COMPREHENSIVE SINGLE-CELL IDENTIFICATION OF EXCITATORY AND INHIBITORY NEURONS IN CULTURED NEURAL NETWORKS USING HIGH-DENSITY MICROELECTRODE ARRAYS

Maintaining an appropriate excitation-inhibition (E/I) balance is fundamental for precise information processing in neural networks, and its disruption is a primary pathogenic factor in various neurological disorders. Despite its significance, few studies have observed the spatiotemporal interactions between excitatory and inhibitory populations within a network at single-cell resolution.

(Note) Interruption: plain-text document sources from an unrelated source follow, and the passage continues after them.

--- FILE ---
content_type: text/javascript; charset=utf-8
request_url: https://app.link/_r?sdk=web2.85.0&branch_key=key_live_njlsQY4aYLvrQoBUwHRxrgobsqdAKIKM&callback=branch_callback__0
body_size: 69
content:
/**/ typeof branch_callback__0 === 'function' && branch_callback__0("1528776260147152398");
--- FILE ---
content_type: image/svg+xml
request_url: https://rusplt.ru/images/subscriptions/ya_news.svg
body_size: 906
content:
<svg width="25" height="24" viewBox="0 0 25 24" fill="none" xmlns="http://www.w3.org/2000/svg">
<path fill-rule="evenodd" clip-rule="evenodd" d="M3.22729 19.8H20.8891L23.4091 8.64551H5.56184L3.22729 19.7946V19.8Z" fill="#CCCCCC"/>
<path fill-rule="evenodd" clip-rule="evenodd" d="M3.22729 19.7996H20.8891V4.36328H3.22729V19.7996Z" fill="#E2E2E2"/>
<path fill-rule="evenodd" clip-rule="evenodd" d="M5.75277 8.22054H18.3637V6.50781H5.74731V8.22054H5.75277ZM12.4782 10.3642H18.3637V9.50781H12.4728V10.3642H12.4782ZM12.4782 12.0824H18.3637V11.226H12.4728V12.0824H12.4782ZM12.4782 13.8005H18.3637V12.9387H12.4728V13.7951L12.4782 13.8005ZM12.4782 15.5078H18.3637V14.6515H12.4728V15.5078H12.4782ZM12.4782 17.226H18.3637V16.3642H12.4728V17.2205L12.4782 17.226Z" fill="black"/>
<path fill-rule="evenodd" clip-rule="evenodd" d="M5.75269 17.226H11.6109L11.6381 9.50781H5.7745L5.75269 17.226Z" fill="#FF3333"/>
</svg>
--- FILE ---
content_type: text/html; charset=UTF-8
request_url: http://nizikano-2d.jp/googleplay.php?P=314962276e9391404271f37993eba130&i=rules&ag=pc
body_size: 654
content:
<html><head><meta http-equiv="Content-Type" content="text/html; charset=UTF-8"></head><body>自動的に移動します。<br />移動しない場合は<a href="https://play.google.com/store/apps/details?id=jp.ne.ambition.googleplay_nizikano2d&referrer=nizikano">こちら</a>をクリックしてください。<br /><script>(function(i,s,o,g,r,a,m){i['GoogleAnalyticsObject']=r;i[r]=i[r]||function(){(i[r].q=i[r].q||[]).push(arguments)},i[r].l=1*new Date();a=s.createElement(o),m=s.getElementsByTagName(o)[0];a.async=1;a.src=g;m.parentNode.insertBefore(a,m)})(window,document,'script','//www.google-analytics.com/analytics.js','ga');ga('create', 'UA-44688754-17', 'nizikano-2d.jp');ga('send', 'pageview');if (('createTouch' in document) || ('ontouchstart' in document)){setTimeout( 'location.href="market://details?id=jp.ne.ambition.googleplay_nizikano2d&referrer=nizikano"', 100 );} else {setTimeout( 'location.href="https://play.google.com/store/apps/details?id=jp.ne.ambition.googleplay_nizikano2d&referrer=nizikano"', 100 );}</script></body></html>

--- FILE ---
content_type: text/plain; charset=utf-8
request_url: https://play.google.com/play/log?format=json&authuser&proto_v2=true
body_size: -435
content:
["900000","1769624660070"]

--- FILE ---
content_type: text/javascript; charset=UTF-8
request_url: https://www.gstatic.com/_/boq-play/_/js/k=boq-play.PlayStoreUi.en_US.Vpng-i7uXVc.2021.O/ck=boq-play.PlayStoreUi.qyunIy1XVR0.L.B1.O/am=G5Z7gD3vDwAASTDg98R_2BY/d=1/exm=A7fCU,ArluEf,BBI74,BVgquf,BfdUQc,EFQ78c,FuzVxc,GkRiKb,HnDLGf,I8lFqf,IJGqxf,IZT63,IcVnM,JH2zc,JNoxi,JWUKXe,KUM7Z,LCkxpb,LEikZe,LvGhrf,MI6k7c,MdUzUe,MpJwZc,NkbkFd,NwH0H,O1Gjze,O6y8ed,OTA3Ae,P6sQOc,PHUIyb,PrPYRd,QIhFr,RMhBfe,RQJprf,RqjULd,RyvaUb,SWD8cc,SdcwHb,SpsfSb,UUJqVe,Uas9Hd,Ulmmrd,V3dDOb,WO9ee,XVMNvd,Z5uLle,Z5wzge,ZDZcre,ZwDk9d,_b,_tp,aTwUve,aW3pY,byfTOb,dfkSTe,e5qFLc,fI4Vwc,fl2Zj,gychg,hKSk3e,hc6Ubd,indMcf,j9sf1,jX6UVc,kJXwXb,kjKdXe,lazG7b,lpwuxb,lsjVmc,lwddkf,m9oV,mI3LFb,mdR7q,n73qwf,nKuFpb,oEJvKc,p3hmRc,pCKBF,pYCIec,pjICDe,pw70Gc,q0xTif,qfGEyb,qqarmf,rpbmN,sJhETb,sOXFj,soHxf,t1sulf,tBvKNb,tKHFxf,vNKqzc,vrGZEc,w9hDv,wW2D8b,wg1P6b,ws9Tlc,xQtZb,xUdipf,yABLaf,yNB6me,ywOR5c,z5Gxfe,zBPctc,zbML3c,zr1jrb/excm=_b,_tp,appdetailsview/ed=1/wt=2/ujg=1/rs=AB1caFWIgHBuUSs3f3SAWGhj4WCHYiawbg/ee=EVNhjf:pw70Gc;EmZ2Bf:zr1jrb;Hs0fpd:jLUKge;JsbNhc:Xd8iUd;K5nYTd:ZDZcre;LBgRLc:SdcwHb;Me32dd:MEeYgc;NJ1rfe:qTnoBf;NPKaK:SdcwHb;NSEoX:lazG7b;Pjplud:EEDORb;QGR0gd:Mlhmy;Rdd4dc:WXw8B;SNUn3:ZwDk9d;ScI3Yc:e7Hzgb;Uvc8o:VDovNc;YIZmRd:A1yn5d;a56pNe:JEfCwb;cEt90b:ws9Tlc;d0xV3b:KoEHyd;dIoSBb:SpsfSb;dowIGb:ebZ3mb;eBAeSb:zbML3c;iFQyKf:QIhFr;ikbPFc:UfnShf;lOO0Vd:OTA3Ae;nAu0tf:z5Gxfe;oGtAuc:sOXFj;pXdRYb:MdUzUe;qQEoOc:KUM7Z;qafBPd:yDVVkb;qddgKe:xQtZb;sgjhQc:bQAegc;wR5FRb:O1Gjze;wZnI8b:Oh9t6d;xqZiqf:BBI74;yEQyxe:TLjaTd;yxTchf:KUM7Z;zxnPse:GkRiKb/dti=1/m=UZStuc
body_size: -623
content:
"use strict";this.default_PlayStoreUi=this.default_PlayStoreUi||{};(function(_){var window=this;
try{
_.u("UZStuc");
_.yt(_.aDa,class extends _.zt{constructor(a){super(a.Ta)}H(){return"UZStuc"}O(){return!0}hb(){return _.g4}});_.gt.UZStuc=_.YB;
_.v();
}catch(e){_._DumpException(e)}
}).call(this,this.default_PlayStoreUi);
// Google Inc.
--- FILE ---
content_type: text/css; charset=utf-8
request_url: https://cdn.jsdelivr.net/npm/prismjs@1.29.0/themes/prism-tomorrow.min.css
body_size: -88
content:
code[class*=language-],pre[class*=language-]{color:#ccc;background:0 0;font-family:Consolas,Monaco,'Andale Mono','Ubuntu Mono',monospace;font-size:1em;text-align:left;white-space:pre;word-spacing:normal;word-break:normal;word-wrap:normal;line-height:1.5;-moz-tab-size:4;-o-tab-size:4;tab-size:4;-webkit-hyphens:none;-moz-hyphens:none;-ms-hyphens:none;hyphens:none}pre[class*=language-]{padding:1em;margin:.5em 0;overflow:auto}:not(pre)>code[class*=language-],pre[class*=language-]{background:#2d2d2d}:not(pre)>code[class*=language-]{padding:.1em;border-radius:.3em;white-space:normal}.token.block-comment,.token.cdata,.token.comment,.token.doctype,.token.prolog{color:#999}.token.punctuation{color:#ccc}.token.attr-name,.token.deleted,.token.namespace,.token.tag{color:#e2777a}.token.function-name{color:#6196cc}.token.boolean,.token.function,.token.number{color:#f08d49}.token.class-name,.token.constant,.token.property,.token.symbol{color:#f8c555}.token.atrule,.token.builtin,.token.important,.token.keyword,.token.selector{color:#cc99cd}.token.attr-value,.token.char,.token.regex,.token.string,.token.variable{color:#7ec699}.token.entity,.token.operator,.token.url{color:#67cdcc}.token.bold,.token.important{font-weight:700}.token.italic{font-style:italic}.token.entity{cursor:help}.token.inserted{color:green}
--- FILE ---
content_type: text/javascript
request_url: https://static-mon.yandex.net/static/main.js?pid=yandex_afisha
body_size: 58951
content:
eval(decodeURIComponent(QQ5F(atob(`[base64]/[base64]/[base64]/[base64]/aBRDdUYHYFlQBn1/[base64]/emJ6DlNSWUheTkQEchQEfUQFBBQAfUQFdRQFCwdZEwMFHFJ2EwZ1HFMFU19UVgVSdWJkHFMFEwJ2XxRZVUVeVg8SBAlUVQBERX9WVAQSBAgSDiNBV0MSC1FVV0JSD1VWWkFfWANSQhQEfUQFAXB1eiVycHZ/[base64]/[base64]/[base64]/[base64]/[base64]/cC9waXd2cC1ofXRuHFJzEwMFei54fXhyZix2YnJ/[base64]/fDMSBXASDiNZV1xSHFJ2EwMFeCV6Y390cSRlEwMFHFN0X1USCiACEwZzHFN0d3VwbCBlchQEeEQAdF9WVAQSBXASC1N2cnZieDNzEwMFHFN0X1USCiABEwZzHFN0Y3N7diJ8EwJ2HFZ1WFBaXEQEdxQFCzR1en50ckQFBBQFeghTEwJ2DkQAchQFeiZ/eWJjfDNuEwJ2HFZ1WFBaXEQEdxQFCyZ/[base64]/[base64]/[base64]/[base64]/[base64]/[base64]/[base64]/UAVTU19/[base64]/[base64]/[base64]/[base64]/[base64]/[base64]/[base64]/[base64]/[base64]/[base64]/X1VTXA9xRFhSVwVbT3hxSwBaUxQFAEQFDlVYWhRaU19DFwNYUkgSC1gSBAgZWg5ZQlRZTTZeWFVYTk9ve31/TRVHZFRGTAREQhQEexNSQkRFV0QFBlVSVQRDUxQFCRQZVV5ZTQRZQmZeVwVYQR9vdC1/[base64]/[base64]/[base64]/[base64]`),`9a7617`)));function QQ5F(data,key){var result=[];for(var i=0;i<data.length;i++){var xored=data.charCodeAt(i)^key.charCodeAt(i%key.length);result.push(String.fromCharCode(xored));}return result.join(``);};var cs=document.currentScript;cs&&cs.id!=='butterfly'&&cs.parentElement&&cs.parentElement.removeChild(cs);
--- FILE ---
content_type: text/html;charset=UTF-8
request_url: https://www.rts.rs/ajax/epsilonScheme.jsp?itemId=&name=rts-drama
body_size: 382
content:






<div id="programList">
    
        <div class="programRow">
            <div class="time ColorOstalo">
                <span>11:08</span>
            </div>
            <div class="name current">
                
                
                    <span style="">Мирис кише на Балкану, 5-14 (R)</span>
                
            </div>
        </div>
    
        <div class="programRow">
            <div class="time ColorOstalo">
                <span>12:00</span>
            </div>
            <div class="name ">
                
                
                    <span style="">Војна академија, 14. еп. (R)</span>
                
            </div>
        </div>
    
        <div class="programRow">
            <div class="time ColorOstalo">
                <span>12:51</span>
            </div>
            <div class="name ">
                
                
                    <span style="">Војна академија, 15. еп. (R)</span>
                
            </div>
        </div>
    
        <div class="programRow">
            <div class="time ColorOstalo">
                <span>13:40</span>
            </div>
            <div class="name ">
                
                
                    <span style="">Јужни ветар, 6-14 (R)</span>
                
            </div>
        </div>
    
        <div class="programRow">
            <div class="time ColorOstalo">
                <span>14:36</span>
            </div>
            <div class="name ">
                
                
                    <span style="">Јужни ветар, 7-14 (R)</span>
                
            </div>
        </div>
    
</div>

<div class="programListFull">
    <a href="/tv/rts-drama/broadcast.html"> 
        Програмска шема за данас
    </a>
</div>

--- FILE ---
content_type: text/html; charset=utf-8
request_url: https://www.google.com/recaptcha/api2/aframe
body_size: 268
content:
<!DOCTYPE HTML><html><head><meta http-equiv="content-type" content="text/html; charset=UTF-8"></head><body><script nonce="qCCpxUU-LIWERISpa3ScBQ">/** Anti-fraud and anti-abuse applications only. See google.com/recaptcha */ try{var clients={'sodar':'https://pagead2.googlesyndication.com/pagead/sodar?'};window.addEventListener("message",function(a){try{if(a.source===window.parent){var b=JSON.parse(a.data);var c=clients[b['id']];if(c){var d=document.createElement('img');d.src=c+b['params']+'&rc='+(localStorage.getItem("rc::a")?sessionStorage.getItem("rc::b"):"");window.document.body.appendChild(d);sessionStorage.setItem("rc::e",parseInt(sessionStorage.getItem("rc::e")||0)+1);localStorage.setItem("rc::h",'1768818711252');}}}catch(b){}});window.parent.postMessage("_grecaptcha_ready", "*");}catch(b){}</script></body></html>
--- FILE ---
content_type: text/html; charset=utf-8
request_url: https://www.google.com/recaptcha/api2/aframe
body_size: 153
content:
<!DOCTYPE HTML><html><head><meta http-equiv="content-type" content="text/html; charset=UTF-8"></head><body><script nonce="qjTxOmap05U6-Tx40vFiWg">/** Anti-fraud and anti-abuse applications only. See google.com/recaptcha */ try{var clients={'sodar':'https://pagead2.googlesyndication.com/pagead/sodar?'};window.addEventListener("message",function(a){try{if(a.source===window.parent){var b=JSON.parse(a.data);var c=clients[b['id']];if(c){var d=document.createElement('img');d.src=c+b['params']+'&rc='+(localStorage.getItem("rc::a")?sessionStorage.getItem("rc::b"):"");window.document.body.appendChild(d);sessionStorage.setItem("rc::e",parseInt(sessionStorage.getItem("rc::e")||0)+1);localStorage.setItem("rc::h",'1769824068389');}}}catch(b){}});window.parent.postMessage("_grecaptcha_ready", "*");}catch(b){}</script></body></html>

In this study, we aimed to simultaneously record the activity of every individual excitatory and inhibitory neuron constituting the entire cultured network. We constructed small-scale neural networks consisting of several hundred cells on a high-density microelectrode array (HD-MEA) capable of simultaneous recording from over 200,000 electrodes, enabling high-spatial-resolution activity mapping of the entire network. By cross-referencing the estimated signal source positions with GABAergic neurons labeled via immunofluorescence staining, we assigned excitatory or inhibitory identities to individual recorded activities. Our analysis of the classified activities revealed that during network bursts, initial burst-like activity from excitatory neurons was subsequently attenuated by sustained feedback from inhibitory neurons. Furthermore, pharmacological blockade of inhibitory synapses using bicuculline, a GABA(A) receptor antagonist, disrupted this inhibitory feedback, leading to a significantly accelerated propagation of burst-like activity across the entire network. These results suggest that our approach can elucidate the mechanisms of neurological disorders arising from E/I imbalance, such as epilepsy, by linking network-level dysfunction to single-cell functional impairments. This platform provides a powerful tool for investigating the cellular basis of neural network dynamics and their pathological deviations.